■ **EXERCISE PROMPT**
Copy out the listing verbatim, starting at the line that contains "Which item from" and ending at the last line of the listing.
::::::::::
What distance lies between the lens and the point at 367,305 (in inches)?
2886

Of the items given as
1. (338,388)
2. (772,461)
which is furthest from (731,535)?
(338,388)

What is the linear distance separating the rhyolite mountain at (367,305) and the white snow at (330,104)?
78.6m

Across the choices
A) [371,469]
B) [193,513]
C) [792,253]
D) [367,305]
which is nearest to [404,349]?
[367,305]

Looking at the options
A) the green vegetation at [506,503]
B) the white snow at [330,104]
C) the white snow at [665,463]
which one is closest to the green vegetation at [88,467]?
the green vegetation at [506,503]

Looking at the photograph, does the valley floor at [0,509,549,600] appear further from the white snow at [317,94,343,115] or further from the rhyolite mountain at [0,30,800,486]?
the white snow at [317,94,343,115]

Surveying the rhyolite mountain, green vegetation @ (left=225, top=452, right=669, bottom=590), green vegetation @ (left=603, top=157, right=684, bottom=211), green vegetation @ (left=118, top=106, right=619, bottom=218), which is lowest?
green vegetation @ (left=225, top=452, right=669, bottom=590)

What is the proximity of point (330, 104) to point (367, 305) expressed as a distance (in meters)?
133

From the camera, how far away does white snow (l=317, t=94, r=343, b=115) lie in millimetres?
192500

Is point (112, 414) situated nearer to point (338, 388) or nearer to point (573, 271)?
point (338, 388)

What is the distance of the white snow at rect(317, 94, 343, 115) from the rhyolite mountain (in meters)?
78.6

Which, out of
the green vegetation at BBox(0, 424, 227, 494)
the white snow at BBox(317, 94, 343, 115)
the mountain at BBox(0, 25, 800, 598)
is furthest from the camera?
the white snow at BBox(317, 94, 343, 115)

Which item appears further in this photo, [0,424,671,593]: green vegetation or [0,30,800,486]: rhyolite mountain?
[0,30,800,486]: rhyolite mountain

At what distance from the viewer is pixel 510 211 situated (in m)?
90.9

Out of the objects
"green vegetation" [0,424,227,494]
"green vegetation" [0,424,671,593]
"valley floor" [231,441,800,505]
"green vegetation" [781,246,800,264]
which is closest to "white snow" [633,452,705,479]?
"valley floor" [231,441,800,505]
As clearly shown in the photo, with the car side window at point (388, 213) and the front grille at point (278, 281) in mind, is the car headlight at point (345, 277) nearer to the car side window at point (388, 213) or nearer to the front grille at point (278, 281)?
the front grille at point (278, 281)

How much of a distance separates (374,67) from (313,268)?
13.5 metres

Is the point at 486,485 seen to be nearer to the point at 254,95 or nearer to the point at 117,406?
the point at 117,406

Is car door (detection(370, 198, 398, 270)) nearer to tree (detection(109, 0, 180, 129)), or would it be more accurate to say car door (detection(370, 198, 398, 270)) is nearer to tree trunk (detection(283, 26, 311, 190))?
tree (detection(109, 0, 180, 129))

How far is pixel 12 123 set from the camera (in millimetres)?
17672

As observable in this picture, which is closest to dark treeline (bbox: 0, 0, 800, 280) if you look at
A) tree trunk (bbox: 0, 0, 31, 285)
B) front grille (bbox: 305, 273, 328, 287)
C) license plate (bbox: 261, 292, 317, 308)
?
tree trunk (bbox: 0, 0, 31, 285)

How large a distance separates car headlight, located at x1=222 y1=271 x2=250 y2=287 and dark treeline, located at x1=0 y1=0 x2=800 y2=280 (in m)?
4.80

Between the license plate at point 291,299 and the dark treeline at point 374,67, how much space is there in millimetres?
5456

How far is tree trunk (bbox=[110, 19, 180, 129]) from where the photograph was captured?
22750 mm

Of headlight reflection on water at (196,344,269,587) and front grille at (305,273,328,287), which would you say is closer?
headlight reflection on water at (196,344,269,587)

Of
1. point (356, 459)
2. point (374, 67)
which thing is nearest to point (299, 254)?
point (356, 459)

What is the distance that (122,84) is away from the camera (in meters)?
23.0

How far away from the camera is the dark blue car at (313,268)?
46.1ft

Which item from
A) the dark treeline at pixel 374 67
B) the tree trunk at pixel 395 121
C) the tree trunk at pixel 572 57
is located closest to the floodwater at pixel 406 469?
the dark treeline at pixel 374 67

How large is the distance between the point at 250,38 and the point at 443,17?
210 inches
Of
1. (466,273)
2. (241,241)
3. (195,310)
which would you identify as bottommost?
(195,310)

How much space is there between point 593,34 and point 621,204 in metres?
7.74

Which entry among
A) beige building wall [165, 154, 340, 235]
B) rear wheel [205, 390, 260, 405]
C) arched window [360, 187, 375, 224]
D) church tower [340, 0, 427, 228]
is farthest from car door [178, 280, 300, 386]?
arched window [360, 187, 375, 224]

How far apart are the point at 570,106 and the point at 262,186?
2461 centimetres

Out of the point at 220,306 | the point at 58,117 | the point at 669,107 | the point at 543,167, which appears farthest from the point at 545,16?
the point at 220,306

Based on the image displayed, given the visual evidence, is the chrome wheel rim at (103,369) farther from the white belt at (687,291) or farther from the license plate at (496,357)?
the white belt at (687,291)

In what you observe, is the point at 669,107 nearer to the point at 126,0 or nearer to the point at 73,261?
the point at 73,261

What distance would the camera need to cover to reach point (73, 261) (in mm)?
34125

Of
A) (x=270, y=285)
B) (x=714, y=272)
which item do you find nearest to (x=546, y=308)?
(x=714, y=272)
::::::::::
■ **RESPONSE FOR THIS EXERCISE**
Which item from
A) the dark treeline at pixel 374 67
B) the tree trunk at pixel 395 121
C) the tree trunk at pixel 572 57
is located closest to the floodwater at pixel 406 469?
the dark treeline at pixel 374 67

How large is the distance between the point at 250,38 and the point at 443,17?
210 inches
Of
1. (466,273)
2. (241,241)
3. (195,310)
which would you identify as bottommost?
(195,310)

How much space is there between point 593,34 and point 621,204 in metres?
7.74

Which entry among
A) beige building wall [165, 154, 340, 235]
B) rear wheel [205, 390, 260, 405]
C) arched window [360, 187, 375, 224]
D) church tower [340, 0, 427, 228]
is farthest from car door [178, 280, 300, 386]?
arched window [360, 187, 375, 224]

How far apart are the point at 570,106 and the point at 262,186?
2461 centimetres

Out of the point at 220,306 | the point at 58,117 | the point at 669,107 | the point at 543,167, which appears farthest from the point at 545,16?
the point at 220,306

Based on the image displayed, given the visual evidence, is the chrome wheel rim at (103,369) farther from the white belt at (687,291) or farther from the license plate at (496,357)?
the white belt at (687,291)

In what you observe, is the point at 669,107 nearer to the point at 126,0 or nearer to the point at 73,261?
the point at 73,261

What distance would the camera need to cover to reach point (73, 261) (in mm)?
34125

Of
A) (x=270, y=285)
B) (x=714, y=272)
which item do you find nearest to (x=546, y=308)?
(x=714, y=272)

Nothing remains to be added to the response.